Seven years in the writing, this is a significant and comprehensive history of African Americans and their quest for recognition in the Episcopal Church. It completes a trilogy that began with George Freeman Bragg's History of the Afro-American Group (1922) and continued with Harold Lewis's Yet with a Steady Beat (1996).
Shattuck focuses on the church in the South and shatters the myth of the unified biracial society, perpetuated well into the middle of the 20th century by many southern churchmen. His retelling of history describes the Episcopal Church's struggle since the end of the Civil War to share leadership and resources on an equal footing with its black communicants. Shattuck recounts the story of this struggle through many prophetic and visionary voices, both personal and institutional, black and white--Alexander Crummell, Thurgood Marshall, John Morris, Tollie Caution, Barbara Harris, the Conference of Church Workers among Colored People, the Episcopal Society for Cultural and Racial Unity, the General Convention Special Program and the Union of Black Episcopalians, to name a few.

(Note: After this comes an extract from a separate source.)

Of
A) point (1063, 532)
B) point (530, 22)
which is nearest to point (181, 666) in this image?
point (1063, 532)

Fifteen pages of photographs (mostly from the Episcopal Church archives) depict some of the movements supporters and detractors. Almost 65 pages of meticulous, well-documented footnotes led this reader to wonder if the author might consider writing another book or two on this subject.

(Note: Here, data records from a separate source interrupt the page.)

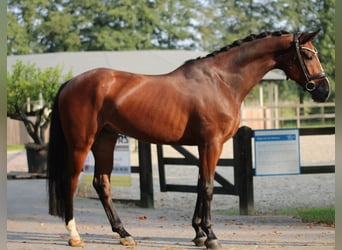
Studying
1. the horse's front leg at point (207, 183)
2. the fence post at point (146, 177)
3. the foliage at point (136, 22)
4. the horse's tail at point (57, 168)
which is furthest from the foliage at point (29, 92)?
the foliage at point (136, 22)

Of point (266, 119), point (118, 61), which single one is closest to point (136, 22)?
point (118, 61)

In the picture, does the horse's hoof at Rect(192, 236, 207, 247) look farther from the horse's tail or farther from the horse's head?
the horse's head

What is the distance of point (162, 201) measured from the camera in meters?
9.67

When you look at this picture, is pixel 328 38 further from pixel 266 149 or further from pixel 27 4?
pixel 266 149

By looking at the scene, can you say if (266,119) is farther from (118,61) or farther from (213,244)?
(213,244)

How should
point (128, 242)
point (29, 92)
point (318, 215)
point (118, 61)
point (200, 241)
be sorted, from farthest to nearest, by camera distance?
point (118, 61), point (29, 92), point (318, 215), point (128, 242), point (200, 241)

In its closing pages the book asks, "Can the members of the Episcopal Church involve themselves in the spiriual and theological discipline necessary for a radical process of institutional transformation?" Shattuck's epilogue seems to answer no to this question as he laments Presiding Bishop Edmond Browning's decision not to move the 1991 General Convention from Phoenix when Arizona voters defeated a referendum that would have created a holiday honoring Martin Luther King Jr.
Shattuck never impugns the motives of those about whom he writes. Always forthright, he conveys a personal affection for his beloved church and its members. He would take comfort in the recent decision of the present presiding bishop to withdraw the General Convention from the Adams Mark Hotel in Denver when evidence of racist attitudes and practices came to light.